Ground Truth
The ground truth is the correct answer to the question that the model was asked to solve. In knowing the ground truth for all the predictions a model has made, one can judge how well that model is performing.
In a spam detection model, the ground truth would be whether a specific email was actually spam.
Even though the ground truth contains "truth", it's not always clear-cut.
In a recommendation engine, it would be whether the customer clicked on — or ultimately bought — one of the recommended products.
Ground truth for the new data is not available, which is why it's important to capture some of the live data when ground truth can be assessed and use it to train models.
Ground Truth Evaluation
The ground truth can be used to evaluate the performance of a model.
Collect samples of data where the ground truth becomes known and compare the model's predictions to the ground truth. If it deviates too much, the model needs to be retrained.
The metrics to be monitored can be of two varieties:
- Statistical metrics like accuracy, ROC AUC, log loss, etc. As the model designer has probably already chosen one of these metrics to pick the best model, it is a first-choice candidate for monitoring. For more complex models, where the average performance is not enough, it may be necessary to look at metrics computed by subpopulations.

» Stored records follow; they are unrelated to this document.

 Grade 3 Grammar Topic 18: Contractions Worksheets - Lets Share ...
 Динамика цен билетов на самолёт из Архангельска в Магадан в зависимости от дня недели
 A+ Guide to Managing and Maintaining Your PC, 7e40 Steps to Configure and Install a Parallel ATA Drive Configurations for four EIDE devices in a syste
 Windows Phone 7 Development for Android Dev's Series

- Business metrics, like cost-benefit assessment. For example, the credit scoring business has developed its own specific metrics.
When available, ground truth monitoring is the best solution. But it can be problematic in some cases:
- Ground truth might take a long time to be available. You can't wait for months to know if your model is working.

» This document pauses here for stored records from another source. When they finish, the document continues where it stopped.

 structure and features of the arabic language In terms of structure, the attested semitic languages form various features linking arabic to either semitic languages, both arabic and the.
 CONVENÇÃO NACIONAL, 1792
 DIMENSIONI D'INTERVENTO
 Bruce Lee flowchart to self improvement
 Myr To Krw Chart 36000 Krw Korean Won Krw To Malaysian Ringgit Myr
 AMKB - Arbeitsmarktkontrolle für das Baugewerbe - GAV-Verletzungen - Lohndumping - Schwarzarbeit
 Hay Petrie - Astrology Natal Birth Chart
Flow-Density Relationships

- System strongly decouples the prompt and ground truth. Most obvious case would be that the input sample is not available anymore. You need both to be available to be paired, packaged and used for evaluation later.
- Ground truth is not resolved or recorded.
- Ground truth is only partially available. It can be expensive to keep track of the ground truth for all the data so some sampling is required. This sampling logic can lead to a biased model.
- There might not be quantitative ground truth. For example, in general conversational models, the ground truth is the user's satisfaction so you are solely dependent on user feedback.